The formula for return on equity is:

Return on Equity = Net Profit (from continuing operations) ÷ Shareholders' Equity

Or for AST Groupe:

9.7% = €3.2m ÷ €33m (Based on the trailing twelve months to June 2019.)

Most know that net profit is the total earnings after all expenses, but the concept of shareholders' equity is a little more complicated. It is all earnings retained by the company, plus any capital paid in by shareholders. You can calculate shareholders' equity by subtracting the company's total liabilities from its total assets.

What Does Return On Equity Signify?

ROE looks at the amount a company earns relative to the money it has kept within the business. The 'return' is the profit over the last twelve months. The higher the ROE, the more profit the company is making. So, all else being equal, a high ROE is better than a low one. Clearly, then, one can use ROE to compare different companies.

Does AST Groupe Have A Good Return On Equity?

One simple way to determine if a company has a good return on equity is to compare it to the average for its industry. The limitation of this approach is that some companies are quite different from others, even within the same industry classification. If you look at the image below, you can see AST Groupe has a similar ROE to the average in the Consumer Durables industry classification (11%).

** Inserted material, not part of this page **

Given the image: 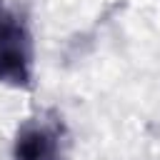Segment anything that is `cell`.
<instances>
[{"instance_id": "1", "label": "cell", "mask_w": 160, "mask_h": 160, "mask_svg": "<svg viewBox=\"0 0 160 160\" xmlns=\"http://www.w3.org/2000/svg\"><path fill=\"white\" fill-rule=\"evenodd\" d=\"M55 140L52 135H48L45 130H25L18 140V148H15V155L18 160H55Z\"/></svg>"}]
</instances>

ENXTPA:ASP Past Revenue and Net Income, February 24th 2020
ENXTPA:ASP Past Revenue and Net Income, February 24th 2020

That's neither particularly good, nor bad. ROE can give us a view about company quality, but many investors also look to other factors, such as whether there are insiders buying shares. If you are like me, then you will not want to miss this free list of growing companies that insiders are buying.

The Importance Of Debt To Return On Equity

Companies usually need to invest money to grow their profits. The cash for investment can come from prior year profits (retained earnings), issuing new shares, or borrowing. In the first and second cases, the ROE will reflect this use of cash for investment in the business. In the latter case, the debt used for growth will improve returns, but won't affect the total equity. Thus the use of debt can improve ROE, albeit along with extra risk in the case of stormy weather, metaphorically speaking.